SFANet: Spatial-Frequency Attention Network for Deepfake Detection
Vrushank Ahire, Aniruddh Muley, Shivam Zample, Siddharth Verma, Pranav Menon, Surbhi Madan, Abhinav Dhall
TL;DR
Deepfake detection faces challenges in generalizing across diverse datasets and generation techniques. The authors introduce SFANet, a Spatial-Frequency Attention Network that ensembles transformer-based models with texture cues, leveraging data-splitting by human features, fake-data clustering, region-focused face cropping, and BiSeNet-based segmentation to emphasize critical regions. The approach achieves state-of-the-art performance on the DFWild-Cup benchmark, reaching an AUC of $0.9822$ and accuracy of $0.9613$, demonstrating strong cross-dataset robustness across eight datasets. This work highlights the value of hybrid architectures and targeted data handling for real-world deepfake detection and provides a scalable, deployable pipeline for practical use.
Abstract
Detecting manipulated media has now become a pressing issue with the recent rise of deepfakes.

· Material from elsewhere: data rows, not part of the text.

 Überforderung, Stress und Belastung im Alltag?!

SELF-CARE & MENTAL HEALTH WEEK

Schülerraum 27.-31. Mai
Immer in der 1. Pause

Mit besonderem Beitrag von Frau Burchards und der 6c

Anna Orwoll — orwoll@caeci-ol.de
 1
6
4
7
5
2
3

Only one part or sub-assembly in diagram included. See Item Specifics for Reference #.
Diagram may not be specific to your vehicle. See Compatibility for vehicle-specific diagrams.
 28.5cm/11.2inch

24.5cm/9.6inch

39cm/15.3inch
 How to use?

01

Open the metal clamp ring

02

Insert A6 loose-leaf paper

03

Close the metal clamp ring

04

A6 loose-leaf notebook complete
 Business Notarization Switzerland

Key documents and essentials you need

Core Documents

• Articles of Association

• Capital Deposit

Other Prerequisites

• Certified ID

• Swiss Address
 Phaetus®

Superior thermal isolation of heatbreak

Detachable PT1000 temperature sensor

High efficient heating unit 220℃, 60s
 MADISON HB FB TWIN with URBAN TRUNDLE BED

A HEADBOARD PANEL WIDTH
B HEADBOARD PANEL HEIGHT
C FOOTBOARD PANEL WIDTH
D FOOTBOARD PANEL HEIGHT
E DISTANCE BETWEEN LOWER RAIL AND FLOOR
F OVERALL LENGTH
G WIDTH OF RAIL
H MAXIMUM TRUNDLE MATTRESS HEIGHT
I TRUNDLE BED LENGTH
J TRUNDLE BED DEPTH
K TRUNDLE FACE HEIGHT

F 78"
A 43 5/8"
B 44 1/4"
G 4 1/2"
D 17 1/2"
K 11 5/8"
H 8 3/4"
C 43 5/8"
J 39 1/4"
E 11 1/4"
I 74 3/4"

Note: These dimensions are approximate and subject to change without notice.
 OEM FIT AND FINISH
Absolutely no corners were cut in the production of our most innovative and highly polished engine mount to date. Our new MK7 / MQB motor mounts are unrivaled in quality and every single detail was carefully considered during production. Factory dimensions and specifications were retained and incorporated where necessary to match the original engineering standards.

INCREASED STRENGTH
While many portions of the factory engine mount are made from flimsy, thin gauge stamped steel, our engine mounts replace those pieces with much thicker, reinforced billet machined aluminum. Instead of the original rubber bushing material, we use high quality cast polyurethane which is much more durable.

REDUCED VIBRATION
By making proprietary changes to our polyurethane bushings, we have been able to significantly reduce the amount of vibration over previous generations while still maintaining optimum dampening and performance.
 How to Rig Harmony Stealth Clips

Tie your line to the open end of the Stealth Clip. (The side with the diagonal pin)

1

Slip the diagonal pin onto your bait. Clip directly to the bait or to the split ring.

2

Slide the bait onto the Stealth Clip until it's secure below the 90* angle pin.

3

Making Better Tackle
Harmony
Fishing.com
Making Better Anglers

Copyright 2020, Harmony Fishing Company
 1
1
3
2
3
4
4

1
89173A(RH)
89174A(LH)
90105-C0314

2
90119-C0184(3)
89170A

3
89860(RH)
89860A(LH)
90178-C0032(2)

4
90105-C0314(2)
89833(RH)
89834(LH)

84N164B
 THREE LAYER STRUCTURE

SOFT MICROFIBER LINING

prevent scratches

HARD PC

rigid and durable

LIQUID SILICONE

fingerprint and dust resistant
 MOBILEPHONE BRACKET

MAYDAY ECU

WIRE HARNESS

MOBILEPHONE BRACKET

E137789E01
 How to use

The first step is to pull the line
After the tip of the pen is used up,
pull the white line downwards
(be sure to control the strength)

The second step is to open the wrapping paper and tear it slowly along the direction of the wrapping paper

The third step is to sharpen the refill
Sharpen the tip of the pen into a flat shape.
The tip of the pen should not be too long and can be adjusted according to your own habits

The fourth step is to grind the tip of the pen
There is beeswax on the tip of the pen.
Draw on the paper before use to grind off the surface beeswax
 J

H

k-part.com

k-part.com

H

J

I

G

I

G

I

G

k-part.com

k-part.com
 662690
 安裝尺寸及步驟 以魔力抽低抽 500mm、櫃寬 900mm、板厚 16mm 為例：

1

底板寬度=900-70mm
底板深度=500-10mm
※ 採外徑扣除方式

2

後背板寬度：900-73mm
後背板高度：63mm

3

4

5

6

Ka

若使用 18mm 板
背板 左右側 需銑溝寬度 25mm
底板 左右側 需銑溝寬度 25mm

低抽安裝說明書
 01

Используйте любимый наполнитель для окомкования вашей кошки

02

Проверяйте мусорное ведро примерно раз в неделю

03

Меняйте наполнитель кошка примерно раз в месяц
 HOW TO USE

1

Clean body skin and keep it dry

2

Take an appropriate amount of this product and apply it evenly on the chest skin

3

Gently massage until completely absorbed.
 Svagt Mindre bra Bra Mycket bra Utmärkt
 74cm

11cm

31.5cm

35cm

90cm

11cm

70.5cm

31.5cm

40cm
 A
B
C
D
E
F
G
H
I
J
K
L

Most existing approaches fail to generalize across diverse datasets and generation techniques. We thus propose a novel ensemble framework, combining the strengths of transformer-based architectures, such as Swin Transformers and ViTs, and texture-based methods, to achieve better detection accuracy and robustness. Our method introduces innovative data-splitting, sequential training, frequency splitting, patch-based attention, and face segmentation techniques to handle dataset imbalances, enhance high-impact regions (e.g., eyes and mouth), and improve generalization. Our model achieves state-of-the-art performance when tested on the DFWild-Cup dataset, a diverse subset of eight deepfake datasets. The ensemble benefits from the complementarity of these approaches, with transformers excelling in global feature extraction and texturebased methods providing interpretability. This work demonstrates that hybrid models can effectively address the evolving challenges of deepfake detection, offering a robust solution for real-world applications.